**Exercise brief:** Rewrite all of the records below, swapping "baby stroller" for "pram" wherever it occurs and changing nothing else. Omit the pictures from your answer.

Spatial reasoning question data
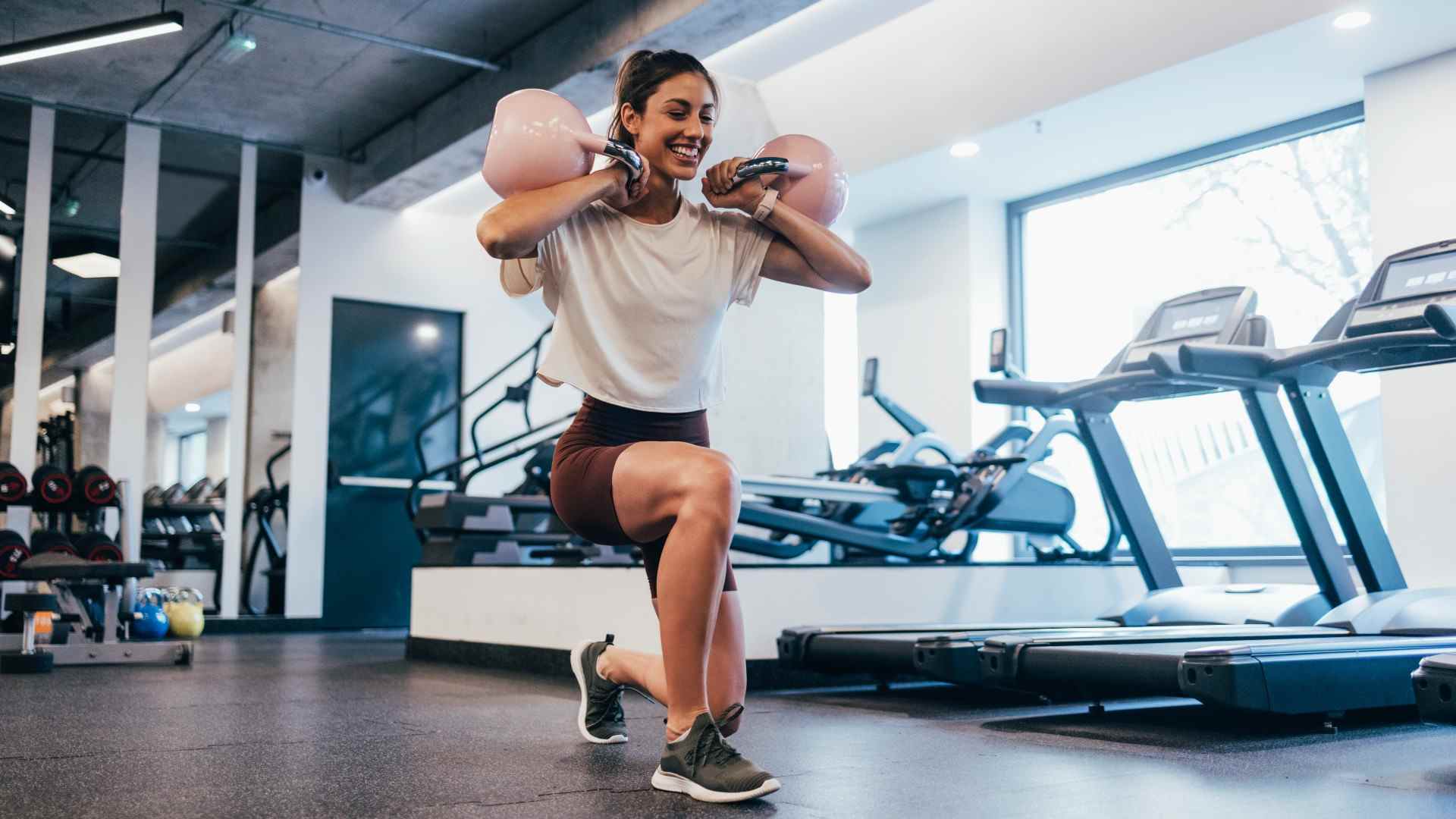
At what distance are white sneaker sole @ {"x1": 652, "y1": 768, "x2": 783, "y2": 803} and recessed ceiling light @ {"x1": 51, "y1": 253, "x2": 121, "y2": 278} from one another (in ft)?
23.1

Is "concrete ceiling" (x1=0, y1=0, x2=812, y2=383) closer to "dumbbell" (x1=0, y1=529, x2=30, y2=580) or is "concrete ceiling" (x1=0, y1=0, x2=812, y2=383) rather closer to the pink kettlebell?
"dumbbell" (x1=0, y1=529, x2=30, y2=580)

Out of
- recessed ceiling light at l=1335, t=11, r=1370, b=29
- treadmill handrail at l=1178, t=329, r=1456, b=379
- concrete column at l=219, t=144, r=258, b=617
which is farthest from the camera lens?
concrete column at l=219, t=144, r=258, b=617

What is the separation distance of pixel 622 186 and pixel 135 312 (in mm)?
6781

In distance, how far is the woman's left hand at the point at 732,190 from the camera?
6.68 ft

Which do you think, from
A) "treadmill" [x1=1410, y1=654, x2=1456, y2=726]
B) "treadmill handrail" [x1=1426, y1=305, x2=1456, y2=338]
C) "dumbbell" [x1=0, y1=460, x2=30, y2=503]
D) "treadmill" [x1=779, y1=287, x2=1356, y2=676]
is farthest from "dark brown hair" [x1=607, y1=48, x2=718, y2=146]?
"dumbbell" [x1=0, y1=460, x2=30, y2=503]

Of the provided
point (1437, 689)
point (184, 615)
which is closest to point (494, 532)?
point (184, 615)

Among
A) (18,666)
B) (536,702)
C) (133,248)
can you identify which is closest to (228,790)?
(536,702)

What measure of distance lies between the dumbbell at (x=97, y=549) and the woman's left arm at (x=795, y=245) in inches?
178

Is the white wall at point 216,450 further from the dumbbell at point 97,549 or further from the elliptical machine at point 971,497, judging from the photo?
the elliptical machine at point 971,497

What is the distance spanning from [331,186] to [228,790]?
7.02m

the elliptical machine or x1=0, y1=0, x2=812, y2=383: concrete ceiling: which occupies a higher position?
x1=0, y1=0, x2=812, y2=383: concrete ceiling

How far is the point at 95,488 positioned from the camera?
579cm

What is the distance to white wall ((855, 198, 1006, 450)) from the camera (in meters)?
7.67

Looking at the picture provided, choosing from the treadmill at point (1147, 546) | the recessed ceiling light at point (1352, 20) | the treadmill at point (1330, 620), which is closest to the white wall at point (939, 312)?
the recessed ceiling light at point (1352, 20)
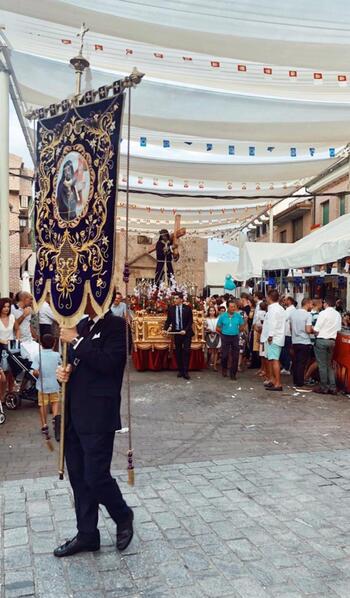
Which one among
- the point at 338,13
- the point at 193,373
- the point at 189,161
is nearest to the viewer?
the point at 338,13

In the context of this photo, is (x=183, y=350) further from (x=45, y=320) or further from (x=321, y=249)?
(x=321, y=249)

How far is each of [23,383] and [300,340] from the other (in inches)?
192

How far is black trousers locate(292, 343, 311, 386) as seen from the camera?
9.08 m

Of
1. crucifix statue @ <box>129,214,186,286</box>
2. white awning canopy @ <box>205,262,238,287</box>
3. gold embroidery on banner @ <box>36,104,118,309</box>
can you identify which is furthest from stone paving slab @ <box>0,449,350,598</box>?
white awning canopy @ <box>205,262,238,287</box>

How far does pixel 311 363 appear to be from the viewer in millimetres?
9586

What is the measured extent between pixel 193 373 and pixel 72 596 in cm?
771

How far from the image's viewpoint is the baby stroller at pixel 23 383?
733 centimetres

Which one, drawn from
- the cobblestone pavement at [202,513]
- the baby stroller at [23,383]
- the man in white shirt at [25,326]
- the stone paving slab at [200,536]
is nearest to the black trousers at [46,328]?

**Written answer:**
At what distance are white sneaker sole @ {"x1": 652, "y1": 768, "x2": 783, "y2": 803} and recessed ceiling light @ {"x1": 51, "y1": 253, "x2": 121, "y2": 278} from one another (in ft)?
23.1

Is "concrete ceiling" (x1=0, y1=0, x2=812, y2=383) closer to "dumbbell" (x1=0, y1=529, x2=30, y2=580) or is "concrete ceiling" (x1=0, y1=0, x2=812, y2=383) rather closer to the pink kettlebell?
"dumbbell" (x1=0, y1=529, x2=30, y2=580)

Out of
- recessed ceiling light at l=1335, t=11, r=1370, b=29
- treadmill handrail at l=1178, t=329, r=1456, b=379
- concrete column at l=219, t=144, r=258, b=617
which is farthest from the camera lens?
concrete column at l=219, t=144, r=258, b=617

What is the separation distance of pixel 622 186 and pixel 135 312 (in mm)?
6781

In distance, how far is the woman's left hand at the point at 732,190 from the camera?
6.68 ft

Which do you think, from
A) "treadmill" [x1=1410, y1=654, x2=1456, y2=726]
B) "treadmill handrail" [x1=1426, y1=305, x2=1456, y2=338]
C) "dumbbell" [x1=0, y1=460, x2=30, y2=503]
D) "treadmill" [x1=779, y1=287, x2=1356, y2=676]
is farthest from "dark brown hair" [x1=607, y1=48, x2=718, y2=146]?
"dumbbell" [x1=0, y1=460, x2=30, y2=503]

Of the provided
point (1437, 689)
point (184, 615)
which is closest to point (494, 532)?
point (184, 615)

Among
A) (18,666)
B) (536,702)
C) (133,248)
can you identify which is closest to (228,790)?
(536,702)

What measure of distance lies between the dumbbell at (x=97, y=549) and the woman's left arm at (x=795, y=245) in inches?
178

Is the white wall at point 216,450 further from the dumbbell at point 97,549 or further from the elliptical machine at point 971,497, judging from the photo?
the elliptical machine at point 971,497

What is the distance spanning from [331,186] to [228,790]?
7.02m

the elliptical machine or x1=0, y1=0, x2=812, y2=383: concrete ceiling: which occupies a higher position?
x1=0, y1=0, x2=812, y2=383: concrete ceiling

How far is the point at 95,488 positioned from the camera?
579cm

What is the distance to white wall ((855, 198, 1006, 450)) from the camera (in meters)?
7.67

Looking at the picture provided, choosing from the treadmill at point (1147, 546) | the recessed ceiling light at point (1352, 20) | the treadmill at point (1330, 620), which is closest to the white wall at point (939, 312)?
the recessed ceiling light at point (1352, 20)
Which one among
- the point at 338,13
- the point at 193,373
- the point at 189,161
is nearest to the viewer?
the point at 338,13

In the context of this photo, is (x=183, y=350) further from (x=45, y=320) or further from (x=321, y=249)?
(x=321, y=249)

How far is each of [23,383] and [300,340] from the other (in inches)?
192

How far is black trousers locate(292, 343, 311, 386) as seen from the camera?
9.08 m

Of
1. crucifix statue @ <box>129,214,186,286</box>
2. white awning canopy @ <box>205,262,238,287</box>
3. gold embroidery on banner @ <box>36,104,118,309</box>
can you identify which is furthest from stone paving slab @ <box>0,449,350,598</box>?
white awning canopy @ <box>205,262,238,287</box>

How far does pixel 311 363 appear to be from the viewer in millimetres?
9586

What is the measured extent between pixel 193 373 and pixel 72 596 in cm?
771

How far from the image's viewpoint is the pram at pixel 23 383?
733 centimetres

Which one, drawn from
- the cobblestone pavement at [202,513]
- the pram at [23,383]
- the man in white shirt at [25,326]
- the stone paving slab at [200,536]
is nearest to the black trousers at [46,328]?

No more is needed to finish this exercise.